Scoring anagrams of different lengths

February 20, 2019

I have a thinking problem that my own personal thinker can’t seem to solve. I’ve spent way too many hours playing with various simple formulas and I am still unsatisfied, so I’m turning to y’all for help. Heck, maybe the solution to this problem has already been thought through and it’s just a matter of someone’s telling me.

As you know, several words in English can be anagrammed into other, same-length words. A good four-letter example is POST, which can be anagrammed into OPTS, POTS, SPOT, STOP and TOPS, for a total of six words made of four letters.

A good five-letter example is SPARE, which can be anagrammed into APERS, APRES, ASPER, PARES, PARSE, PEARS, PRASE, PRESA, RAPES, REAPS and SPEAR, for a total of twelve words made of five letters. (It doesn’t matter whether any particular set of letters is considered a word in English, because I’m looking for a universal formula, one that works for any number of anagrammed words resulting from any number of letters.)

Skipping over six- and seven-letter words, we have a good eight-letter example in TRIANGLE, which can be anagrammed into ALERTING, ALTERING, INTEGRAL, RELATING and TANGLIER, for a total of six words made of eight letters.

It seems to me the two fundamental values are what I will call A, which is the number of letters, and what I will call B, which is the number of anagrammed words.

Immediately derivable from A is the number of possible words, which is equal to A!, which is what I call C. (I don’t know that C should be part of the formula, but I’m sure A and B should.)

For POST A is 4, B is 6, and C is 24.
For SPARE A is 5, B is 12, and C is 120.
For TRIANGLE A is 8, B is 6, and C is 40,320.

What formula results in a score that gives extra weight to a larger A and a larger B?

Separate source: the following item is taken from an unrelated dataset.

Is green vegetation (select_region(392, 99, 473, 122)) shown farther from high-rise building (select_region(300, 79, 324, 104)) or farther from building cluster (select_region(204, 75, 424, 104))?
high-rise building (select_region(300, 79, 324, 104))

As impressive as POST is with A equal to 4 and B equal to 6, SPARE is clearly more impressive with its A equal to more than 4 and its B equal to a lot more than 6. But to me TRIANGLE is even more impressive, even though its B is only 6, because it’s harder to find a lot of anagrams for words with more letters.

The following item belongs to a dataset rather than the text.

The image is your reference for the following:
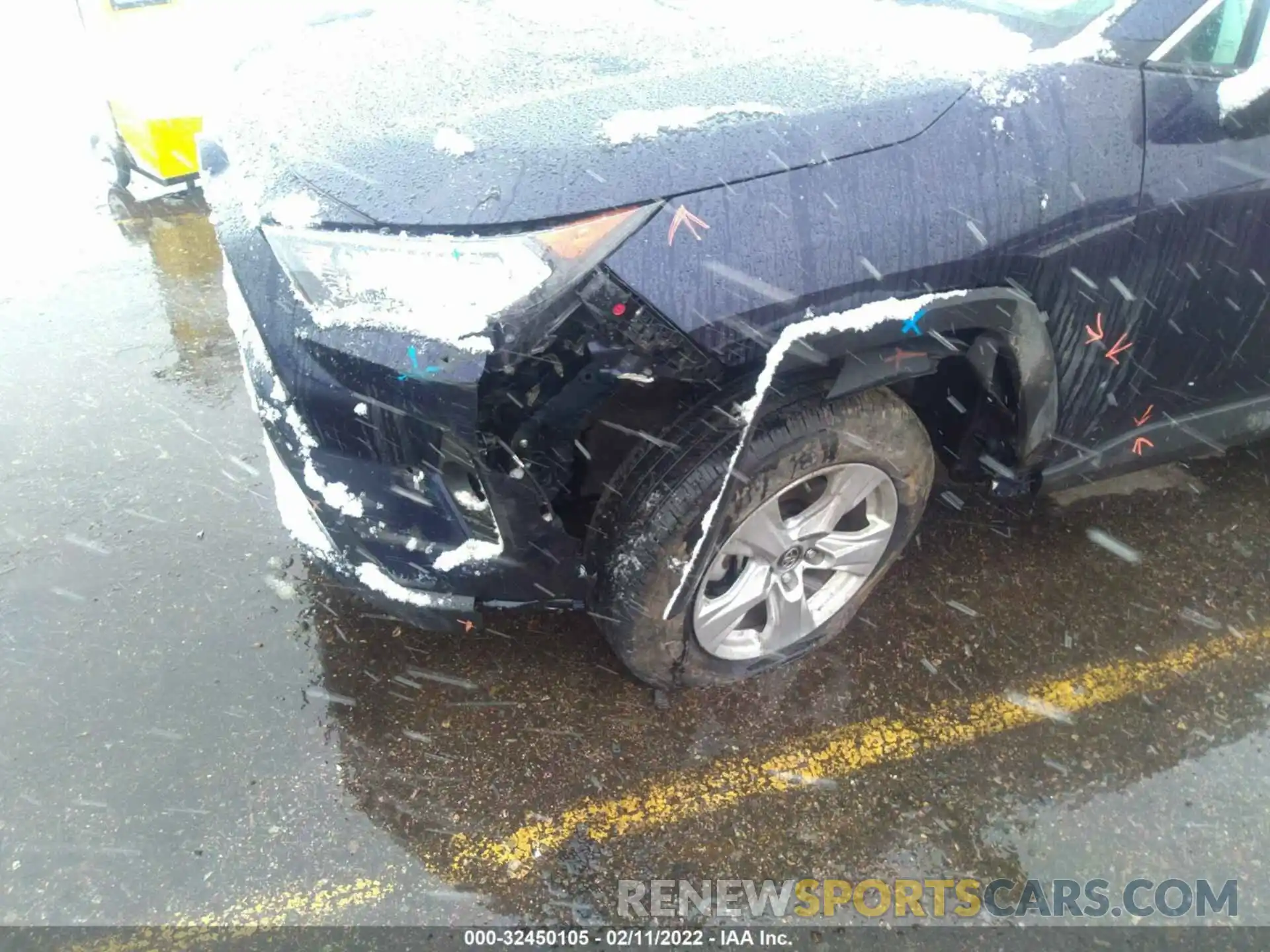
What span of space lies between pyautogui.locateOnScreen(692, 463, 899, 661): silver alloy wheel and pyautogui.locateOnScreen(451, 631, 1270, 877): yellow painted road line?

To try to be even clearer, if A is 7 and its B is 7, that’s less impressive – at least to me – than if A is 8 even if its B is as low as 6. You may disagree, but no matter what I think extra weight should be given to a higher A (as well as to a higher B, of course).

One formula I’ve played with is = (B/A) * (A^4), i.e., you multiply B/A times A raised to the power of 4. For POST that results in a score of 384, for SPARE the score is 1,500, and for TRIANGLE the score is 3,072. Notice that this formula does not account for C at all.

Based on your expertise in thinking about such things, what formula best scores all the possibilities? (In case it makes a difference, I myself don’t care about words where A is less than 3.)

Thanks in advance for any thoughts you have.

I think you’re on an OK track: some (>1) power of A combined with B. You’re probably overthinking it a bit; the actual number you end up with doesn’t mean anything except a relative ranking, so the exact form of the equation doesn’t really matter. Just get a bunch of examples of A & B, plug them in and see if the relative order is right. I’m guessing B*A^2 is probably good enough.

By the way. (B/A) * A ^4 is the same thing as B * A^3.

If we use B(A^2), then TRIANGLE scores 384, and POST scores 96. To get a score above 384 (to beat TRIANGLE), a 4 letter word would have to have 25 anagrams. A 5 letter word, like SPARE, would need to have 16 (SPARE scores 300).

The more extra weight you give to A, the bigger that gap will get, obviously, but even with A^2 I’d be surprised if any lower letter count word beat TRIANGLE.

In this scheme, DISCOUNTER has INTRODUCES and REDUCTIONS, for a score of 300. If you want a ten letter set with 3 anagrams to beat out TRIANGLE, you’d want to increase your power.

ISTM that C is not a useful value and so should be discarded. If you want to give weight to B then you might have a formula like A * (B^2).

So POST would give a value of 144, SPARE would give 720, and TRIANGLE would give 288.

For 7&7 vs 8&6 we get results of 243 and 288, which is what you want.

Note that A! means very little.

Take none/neon. 4! is 24 but there are only 12 distinct combinations due to the two n’s.

Okay, so there’s some scaling due to word length. Take no/on. Hey, two for two. A win! Not really, too easy.

A 12 letter word with even 10 anagrams is quite rare. Basically there’s an exponential decay in number of anagrams as length increases. But the average is quite far from the best cases.

Just thinking off the top of my head, I think one can look into how many x-letter words there are in the dictionary and factor that into the scoring system.

Hmm, or maybe not. Just looking through a wordlist, I find these results:

2-letter words: 124
3-letter words: 1294
4-letter words: 5454
5-letter words: 12478
6-letter words: 22157
7-letter words: 32909
8-letter words: 40161
9-letter words: 40727
10-letter words: 35529
11-letter words: 27893

etc.

From this site.

I should think one could take that word list, or some other dictionary database and get a relative idea of how difficult it is to form anagrams based on word size and figure out a weighing schedule from there. But I’d have to think about this some more.